Kişisel yanlışlar umuma mal edilemez

ERDOĞAN KAYA
ABONE OL

Son yazdığım yazılarımdan dolayı okurlarımdan bu kadar olumlu tepki alacağımı düşünmemiştim. Tabi çok az kesimde ve değişik fikirdeki okurlarım neden eleştirdiğiniz kesime oy veriyorsun diye eleştirenler oldu. Ama şunu unutmamak lazım, kişilerin şahsi ve özel kusurları topluma ve başkalarına mal edilmemelidir. Kişilerin kusurları kendilerini bağlamalıdır. Şahsi kusurlardan dolayı başkalarını eleştirmek doğru değildir.
Nasıl bir ailedeki yaşayanlar içerisinde bile bir kardeşin kusuru nasıl diğer kardeşine mal edilemiyorsa, fertlerin kusurları başkasına mal edilemez. Onun kusurları o kişiyi bağlar. Hele kişi o kusurundan dolayı tövbe etmişse, o kusurundan dolayıda dışlanıp suçlanamaz.
Birde siyasi partiler din değil iman değildir. Siyaset hizmet etme aracıdır, iyi ve güzel hizmetlerde kullanılırsa halkın teveccühü kazanılmış olur. Aksi yönde kullanılırsa halkın nefreti kazanılır. Bizlerde çoğunlukla halkın menfaati yönünde kullananı tercih ederiz.
Bir partide milyonlarca insan bulunuyor ve seçiliyor. Kimse bu kadar insana kefil olup garantide bulunamaz, her parti aynıdır. Çün ki, hatasız insan arayan dostsuz kalır. Kısacası hatasız dost arayan dost bulamaz. Hatasız dost arayan insanda mutlaka hata etmiştir.
Bana neden Sayın Tayyip Erdoğan’ı desteklediğimi soranlar oluyor. Sayın Erdoğan’ı destekleyenler onun hatasız bir yönetim gösterdiği için desteklemiyorlar. Mevcutların arasında en iyi gördükleri için onu destekliyorlar.

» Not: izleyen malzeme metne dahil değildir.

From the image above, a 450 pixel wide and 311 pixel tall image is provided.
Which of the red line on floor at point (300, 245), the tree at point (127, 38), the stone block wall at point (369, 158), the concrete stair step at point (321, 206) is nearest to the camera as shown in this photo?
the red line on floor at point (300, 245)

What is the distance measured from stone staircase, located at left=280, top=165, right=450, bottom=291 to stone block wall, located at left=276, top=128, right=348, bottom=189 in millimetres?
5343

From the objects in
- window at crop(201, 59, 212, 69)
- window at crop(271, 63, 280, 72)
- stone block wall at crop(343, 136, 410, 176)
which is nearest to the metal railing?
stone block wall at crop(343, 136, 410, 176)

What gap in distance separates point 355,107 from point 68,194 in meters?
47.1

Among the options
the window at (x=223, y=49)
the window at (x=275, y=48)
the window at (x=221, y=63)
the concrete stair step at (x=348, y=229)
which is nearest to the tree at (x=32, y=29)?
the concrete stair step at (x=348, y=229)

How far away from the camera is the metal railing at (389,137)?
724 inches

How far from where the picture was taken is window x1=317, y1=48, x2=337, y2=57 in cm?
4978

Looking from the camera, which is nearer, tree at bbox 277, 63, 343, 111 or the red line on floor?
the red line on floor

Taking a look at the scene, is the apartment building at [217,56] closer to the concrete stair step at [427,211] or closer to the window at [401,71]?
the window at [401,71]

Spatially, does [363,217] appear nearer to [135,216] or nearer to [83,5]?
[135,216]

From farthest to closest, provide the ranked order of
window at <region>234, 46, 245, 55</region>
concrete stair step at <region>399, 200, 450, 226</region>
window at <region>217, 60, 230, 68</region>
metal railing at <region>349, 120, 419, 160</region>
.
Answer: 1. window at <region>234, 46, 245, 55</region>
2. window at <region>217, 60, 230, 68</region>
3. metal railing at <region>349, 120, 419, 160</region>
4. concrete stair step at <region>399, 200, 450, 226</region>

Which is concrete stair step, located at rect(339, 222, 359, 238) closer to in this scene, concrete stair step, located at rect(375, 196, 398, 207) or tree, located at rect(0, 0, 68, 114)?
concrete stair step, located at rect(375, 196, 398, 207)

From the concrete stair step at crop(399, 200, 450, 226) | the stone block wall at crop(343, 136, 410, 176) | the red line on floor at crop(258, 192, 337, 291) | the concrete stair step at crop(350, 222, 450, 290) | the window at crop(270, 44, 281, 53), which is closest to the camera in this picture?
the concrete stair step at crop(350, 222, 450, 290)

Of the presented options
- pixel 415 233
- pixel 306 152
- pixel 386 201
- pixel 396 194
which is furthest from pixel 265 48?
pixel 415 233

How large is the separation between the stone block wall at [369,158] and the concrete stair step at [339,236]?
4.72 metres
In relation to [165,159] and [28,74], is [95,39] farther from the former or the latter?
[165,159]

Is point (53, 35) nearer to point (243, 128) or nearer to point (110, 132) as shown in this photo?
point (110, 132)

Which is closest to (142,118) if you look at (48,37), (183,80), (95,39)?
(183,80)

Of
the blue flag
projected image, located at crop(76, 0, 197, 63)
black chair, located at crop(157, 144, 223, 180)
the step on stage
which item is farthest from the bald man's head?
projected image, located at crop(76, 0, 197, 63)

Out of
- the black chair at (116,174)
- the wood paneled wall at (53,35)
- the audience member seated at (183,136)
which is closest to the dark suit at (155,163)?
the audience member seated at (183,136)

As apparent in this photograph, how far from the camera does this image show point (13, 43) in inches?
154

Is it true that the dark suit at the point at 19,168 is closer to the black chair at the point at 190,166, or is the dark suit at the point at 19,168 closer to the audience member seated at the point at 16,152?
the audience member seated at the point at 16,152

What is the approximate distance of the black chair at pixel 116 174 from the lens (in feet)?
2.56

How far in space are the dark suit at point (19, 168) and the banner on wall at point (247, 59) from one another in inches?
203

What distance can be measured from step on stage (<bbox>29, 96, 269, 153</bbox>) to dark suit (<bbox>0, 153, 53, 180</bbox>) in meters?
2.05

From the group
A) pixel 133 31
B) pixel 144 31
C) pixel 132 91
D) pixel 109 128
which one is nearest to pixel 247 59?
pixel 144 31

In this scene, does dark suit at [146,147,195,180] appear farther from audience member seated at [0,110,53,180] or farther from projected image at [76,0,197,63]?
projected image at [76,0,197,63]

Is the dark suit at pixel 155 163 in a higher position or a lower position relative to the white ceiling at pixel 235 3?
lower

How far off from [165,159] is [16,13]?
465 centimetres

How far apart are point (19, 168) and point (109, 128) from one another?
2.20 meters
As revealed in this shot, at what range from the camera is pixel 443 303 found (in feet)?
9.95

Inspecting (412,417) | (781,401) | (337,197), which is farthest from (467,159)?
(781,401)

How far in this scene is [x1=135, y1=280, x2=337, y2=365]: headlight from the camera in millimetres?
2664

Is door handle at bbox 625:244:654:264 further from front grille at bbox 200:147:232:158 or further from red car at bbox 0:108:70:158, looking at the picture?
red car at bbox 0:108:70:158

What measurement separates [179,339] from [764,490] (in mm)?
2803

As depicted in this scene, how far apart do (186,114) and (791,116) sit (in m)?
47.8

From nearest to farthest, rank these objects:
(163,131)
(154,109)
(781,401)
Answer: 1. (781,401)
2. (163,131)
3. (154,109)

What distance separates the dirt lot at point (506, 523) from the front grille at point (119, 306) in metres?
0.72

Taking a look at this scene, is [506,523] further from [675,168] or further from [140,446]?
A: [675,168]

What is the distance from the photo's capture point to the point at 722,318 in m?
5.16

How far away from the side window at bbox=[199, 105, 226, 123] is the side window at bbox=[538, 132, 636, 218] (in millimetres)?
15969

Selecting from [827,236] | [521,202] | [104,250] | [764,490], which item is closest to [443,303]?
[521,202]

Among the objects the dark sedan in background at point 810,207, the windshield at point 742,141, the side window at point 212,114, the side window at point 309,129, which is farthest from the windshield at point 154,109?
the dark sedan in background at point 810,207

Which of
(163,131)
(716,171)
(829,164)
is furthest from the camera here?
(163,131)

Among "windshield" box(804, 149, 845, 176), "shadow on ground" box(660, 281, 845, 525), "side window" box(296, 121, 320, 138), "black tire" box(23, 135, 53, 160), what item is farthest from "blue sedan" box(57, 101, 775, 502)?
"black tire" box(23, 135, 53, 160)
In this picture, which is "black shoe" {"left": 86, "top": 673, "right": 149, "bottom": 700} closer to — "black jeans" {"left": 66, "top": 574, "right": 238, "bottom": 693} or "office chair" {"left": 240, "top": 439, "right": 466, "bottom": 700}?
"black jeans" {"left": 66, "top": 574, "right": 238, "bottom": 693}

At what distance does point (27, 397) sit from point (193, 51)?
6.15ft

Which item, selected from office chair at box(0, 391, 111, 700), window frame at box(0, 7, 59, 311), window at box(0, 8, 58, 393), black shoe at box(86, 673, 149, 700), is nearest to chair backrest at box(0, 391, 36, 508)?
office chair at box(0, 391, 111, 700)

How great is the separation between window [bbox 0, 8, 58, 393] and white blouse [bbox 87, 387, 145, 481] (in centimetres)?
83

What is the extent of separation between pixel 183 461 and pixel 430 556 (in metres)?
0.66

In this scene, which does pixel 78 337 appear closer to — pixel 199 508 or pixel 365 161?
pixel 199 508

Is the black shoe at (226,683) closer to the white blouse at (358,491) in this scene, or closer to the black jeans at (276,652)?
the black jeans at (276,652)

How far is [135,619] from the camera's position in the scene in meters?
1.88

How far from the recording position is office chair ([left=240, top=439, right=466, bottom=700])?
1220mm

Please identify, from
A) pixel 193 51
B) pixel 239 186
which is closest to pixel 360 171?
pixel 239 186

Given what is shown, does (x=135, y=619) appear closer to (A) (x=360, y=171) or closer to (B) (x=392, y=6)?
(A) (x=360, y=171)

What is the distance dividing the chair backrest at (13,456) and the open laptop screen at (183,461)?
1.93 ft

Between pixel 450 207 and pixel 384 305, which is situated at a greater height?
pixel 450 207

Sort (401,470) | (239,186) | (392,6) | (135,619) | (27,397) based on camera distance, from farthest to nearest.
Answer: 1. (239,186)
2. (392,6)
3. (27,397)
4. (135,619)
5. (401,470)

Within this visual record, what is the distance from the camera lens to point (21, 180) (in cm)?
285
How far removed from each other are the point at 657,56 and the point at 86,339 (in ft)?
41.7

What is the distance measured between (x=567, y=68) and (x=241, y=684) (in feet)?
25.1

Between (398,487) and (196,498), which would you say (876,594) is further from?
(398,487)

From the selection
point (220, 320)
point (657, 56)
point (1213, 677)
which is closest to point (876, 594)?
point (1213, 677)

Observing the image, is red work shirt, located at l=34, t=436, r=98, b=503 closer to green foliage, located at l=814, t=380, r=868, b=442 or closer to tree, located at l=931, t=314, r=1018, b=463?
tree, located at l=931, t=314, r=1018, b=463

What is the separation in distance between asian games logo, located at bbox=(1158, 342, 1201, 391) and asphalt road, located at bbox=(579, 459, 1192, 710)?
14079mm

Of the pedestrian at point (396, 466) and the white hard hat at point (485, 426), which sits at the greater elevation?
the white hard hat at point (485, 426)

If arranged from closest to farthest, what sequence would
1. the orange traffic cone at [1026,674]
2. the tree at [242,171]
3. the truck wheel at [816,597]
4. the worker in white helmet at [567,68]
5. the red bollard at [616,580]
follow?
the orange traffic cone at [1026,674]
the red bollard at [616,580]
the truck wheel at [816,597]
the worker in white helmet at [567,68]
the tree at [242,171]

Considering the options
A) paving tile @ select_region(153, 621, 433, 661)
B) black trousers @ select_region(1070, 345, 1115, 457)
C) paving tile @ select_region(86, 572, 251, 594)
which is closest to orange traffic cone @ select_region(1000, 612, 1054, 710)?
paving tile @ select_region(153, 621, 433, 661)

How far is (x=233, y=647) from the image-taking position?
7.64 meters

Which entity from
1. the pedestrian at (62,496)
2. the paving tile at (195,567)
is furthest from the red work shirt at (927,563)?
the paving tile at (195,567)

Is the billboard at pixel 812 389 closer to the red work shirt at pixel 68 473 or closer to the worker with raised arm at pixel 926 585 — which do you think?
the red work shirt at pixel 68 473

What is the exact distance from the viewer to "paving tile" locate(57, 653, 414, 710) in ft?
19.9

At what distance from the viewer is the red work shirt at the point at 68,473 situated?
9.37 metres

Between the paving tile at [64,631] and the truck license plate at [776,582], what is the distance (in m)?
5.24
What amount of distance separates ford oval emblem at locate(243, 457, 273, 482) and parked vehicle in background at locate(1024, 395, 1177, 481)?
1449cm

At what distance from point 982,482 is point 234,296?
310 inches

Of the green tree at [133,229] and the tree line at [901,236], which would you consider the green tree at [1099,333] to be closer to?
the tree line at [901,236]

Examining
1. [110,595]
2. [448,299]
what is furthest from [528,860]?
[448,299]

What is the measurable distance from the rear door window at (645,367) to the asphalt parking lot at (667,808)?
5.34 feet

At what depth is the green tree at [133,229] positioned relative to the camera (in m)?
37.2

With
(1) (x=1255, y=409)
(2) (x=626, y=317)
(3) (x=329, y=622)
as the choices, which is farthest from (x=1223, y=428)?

Neticede Erdoğan Ebu Hanife veya Hz. Ömer ile yarışmıyor. Mevcut eldeki kumaşlarla yarışıyor. Elbette hataları var, ama benim düşünce ve inancıma az da olsa hizmet ettiği için onu tercih ediyorum. Tabanda ki, bazı yanlış insanların yaptıklarını ona mal edemeyiz.
Benim inançlarımı paylaşıyor, öbürü cenaze namazı dışında cami kapısından girmiyor. Bir cenazeye gidip Kuran tilaveti yapmıyor. Başı örtülü ve inançlı insanlara düşmanlık yapmıyor. Aksine el altından mütedeyyin insanlara düşmanlık yapanları bu insanlar görmüyor mu?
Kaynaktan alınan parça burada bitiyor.